From The Financial Times

Oil and gas companies are still scrambling to repair billions of dollars worth of hurricane-related damage to Gulf of Mexico energy infrastructure, even as this year’s hurricane season gets under way.

Last season’s triple hit – from hurricanes Katrina, Rita and Wilma – cost the industry an estimated $31bn in damage, some of which will never be fixed. Chevron, for example, recently sank its Typhoon platform instead of investing in costly repairs.

The result is that 15 per cent of daily oil production in the Gulf remains offline, as does 11 per cent of daily gas production. It could take years to restore all the production companies plan to bring back online. Indeed, companies are still fixing damage from Hurricane Ivan two years ago.

Mickey Driver of Chevron said: “You can see why gas is $3 a gallon. It is taking billions of dollars for the oil and gas industry to repair damage.”

The costs of maintaining and servicing the industry had already been rising before the storms as companies increased exploration and production to capitalise on record oil and gas prices. Now the hurricanes have pushed them higher by increasing the demand for the contractors and supplies needed for repairs.

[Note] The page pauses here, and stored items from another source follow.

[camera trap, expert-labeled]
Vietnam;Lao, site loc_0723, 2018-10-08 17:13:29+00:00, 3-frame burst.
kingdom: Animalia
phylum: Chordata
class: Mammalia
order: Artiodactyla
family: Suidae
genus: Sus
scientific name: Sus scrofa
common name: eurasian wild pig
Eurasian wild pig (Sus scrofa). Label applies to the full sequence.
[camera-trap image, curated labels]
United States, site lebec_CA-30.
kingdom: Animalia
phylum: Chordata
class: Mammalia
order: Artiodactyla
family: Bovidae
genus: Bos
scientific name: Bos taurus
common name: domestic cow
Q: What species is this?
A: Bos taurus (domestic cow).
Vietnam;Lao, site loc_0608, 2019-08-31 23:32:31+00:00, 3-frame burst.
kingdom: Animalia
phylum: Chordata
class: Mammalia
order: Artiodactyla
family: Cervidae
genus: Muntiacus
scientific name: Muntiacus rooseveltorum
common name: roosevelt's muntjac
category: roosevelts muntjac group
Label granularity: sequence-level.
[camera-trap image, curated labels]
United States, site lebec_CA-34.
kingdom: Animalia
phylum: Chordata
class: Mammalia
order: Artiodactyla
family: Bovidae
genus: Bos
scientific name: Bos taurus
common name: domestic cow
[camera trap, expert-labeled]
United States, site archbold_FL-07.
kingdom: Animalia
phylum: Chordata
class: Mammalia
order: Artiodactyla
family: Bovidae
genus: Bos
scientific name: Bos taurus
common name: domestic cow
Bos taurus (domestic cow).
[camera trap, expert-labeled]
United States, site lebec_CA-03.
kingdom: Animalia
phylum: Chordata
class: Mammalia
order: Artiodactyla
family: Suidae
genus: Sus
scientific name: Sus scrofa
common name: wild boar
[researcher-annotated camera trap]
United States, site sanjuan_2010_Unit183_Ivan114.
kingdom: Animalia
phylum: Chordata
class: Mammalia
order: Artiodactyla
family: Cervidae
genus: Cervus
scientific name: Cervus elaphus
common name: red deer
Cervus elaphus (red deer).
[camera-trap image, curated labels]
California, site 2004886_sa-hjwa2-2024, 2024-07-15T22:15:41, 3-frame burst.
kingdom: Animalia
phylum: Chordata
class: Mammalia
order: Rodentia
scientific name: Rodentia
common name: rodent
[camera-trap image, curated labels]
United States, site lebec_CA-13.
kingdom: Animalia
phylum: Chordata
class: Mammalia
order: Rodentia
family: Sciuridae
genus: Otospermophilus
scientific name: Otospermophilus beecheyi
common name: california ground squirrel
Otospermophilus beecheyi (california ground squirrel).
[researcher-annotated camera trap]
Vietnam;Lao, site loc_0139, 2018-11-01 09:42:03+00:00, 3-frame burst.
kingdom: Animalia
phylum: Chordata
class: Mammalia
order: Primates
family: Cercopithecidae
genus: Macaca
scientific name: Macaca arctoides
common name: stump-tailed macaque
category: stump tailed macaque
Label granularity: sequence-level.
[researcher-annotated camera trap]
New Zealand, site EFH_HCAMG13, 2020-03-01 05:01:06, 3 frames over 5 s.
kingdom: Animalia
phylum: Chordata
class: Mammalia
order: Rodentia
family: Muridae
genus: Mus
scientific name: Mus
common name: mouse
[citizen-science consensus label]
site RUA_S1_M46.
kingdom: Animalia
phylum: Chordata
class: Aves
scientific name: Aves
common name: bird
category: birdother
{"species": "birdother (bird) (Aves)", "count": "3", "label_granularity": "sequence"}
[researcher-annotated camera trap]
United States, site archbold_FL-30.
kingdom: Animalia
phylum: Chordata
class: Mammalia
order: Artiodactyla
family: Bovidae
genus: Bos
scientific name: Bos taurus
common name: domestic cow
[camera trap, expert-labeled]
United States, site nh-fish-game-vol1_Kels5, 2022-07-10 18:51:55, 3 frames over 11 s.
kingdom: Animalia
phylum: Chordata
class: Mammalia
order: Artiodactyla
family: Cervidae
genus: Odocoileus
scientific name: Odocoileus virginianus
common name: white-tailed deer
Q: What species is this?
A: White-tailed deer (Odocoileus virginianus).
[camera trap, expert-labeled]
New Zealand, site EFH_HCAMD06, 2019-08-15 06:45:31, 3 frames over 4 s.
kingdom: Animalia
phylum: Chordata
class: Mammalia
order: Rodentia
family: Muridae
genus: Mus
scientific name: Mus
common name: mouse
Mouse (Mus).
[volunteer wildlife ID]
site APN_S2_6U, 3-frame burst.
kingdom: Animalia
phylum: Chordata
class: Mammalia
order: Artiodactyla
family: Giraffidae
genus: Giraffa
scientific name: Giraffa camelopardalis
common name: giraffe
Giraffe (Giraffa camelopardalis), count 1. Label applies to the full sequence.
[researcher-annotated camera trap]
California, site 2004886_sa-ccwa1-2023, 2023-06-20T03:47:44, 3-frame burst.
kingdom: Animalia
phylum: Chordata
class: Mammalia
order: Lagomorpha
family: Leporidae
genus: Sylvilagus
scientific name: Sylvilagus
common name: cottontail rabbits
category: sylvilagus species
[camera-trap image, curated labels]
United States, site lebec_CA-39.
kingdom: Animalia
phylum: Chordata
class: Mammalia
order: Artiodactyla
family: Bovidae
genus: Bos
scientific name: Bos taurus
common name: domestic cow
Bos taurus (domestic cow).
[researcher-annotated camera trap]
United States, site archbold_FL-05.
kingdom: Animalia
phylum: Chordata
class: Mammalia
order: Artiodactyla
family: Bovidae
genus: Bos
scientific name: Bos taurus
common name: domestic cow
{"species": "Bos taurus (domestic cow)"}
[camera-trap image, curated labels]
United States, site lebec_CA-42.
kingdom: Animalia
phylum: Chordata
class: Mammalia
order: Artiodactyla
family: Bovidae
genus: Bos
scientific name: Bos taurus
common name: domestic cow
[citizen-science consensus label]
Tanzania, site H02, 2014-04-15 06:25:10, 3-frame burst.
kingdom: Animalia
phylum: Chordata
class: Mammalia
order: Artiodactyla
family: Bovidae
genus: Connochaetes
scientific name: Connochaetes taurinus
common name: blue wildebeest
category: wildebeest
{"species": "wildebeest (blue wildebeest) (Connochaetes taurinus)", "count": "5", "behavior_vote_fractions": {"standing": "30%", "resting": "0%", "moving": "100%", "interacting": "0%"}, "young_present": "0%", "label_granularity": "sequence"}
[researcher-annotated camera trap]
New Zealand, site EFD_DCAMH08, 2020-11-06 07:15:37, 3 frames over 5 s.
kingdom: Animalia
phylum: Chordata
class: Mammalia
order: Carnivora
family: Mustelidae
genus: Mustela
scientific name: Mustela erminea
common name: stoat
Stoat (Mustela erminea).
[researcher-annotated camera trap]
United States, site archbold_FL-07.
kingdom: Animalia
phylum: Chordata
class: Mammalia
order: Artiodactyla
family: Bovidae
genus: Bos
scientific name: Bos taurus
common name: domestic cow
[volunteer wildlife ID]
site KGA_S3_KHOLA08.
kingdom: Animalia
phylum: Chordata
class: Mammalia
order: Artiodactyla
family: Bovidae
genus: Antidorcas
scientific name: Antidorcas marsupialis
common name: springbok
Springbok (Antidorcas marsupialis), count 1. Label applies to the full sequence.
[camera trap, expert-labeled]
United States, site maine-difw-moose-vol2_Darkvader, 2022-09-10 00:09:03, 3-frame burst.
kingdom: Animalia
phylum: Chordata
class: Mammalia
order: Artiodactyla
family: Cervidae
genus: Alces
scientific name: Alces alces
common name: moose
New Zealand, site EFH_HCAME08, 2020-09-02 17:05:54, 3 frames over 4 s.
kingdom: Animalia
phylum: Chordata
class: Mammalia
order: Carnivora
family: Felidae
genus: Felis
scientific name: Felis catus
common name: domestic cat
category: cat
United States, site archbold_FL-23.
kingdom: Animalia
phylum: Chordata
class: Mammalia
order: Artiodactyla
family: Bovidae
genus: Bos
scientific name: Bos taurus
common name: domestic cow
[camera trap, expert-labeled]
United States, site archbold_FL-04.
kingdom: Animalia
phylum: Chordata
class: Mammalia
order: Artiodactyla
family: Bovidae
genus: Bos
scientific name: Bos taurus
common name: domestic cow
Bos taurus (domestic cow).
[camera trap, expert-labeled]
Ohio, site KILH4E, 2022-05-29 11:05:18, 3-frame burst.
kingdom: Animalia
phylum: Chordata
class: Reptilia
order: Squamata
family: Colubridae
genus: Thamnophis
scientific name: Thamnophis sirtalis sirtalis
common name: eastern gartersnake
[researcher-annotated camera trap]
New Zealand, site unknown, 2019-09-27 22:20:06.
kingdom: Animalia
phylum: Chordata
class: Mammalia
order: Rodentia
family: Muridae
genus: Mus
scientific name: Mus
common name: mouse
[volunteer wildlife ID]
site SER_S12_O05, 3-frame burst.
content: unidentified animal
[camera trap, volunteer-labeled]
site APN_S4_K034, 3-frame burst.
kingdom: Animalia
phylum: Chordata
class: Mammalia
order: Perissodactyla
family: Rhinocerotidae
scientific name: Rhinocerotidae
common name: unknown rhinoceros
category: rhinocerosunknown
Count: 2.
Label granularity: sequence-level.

“You just have to get in line,” said Evan Smith, co-manager of the Global Resources Fund at asset manager US Global Investors. “There are not enough trained and experienced people. There is a lack of equipment for repair and industry growth.”

The reconstruction of New Orleans and criticism of the Federal Emergency Management Agency for its role after Katrina have dominated the post-disaster commentary but the problems of getting the oil industry back on track are less well-documented.

The shortages of skilled workers and equipment have forced companies to prioritise so that, even as they have finished some key repairs, many are still fixing crucial energy infrastructure.

Shell has spent the past nine months restoring its Mars platform, the Gulf’s largest production facility. That meant procuring one of only two lift barges in the world capable of lifting a 1,000-ton piece of equipment that had toppled on to the platform as well as a floating hotel to house 500 people to do the work.

Shell brought the platform back online at the end of May and it is only now turning its attention to the older and smaller Cognac platform.

Chevron’s Empire terminal, which brings in, stores and distributes 20 per cent of Gulf production, is in the middle of an extensive repair effort that started immediately after the hurricanes but will not end until November.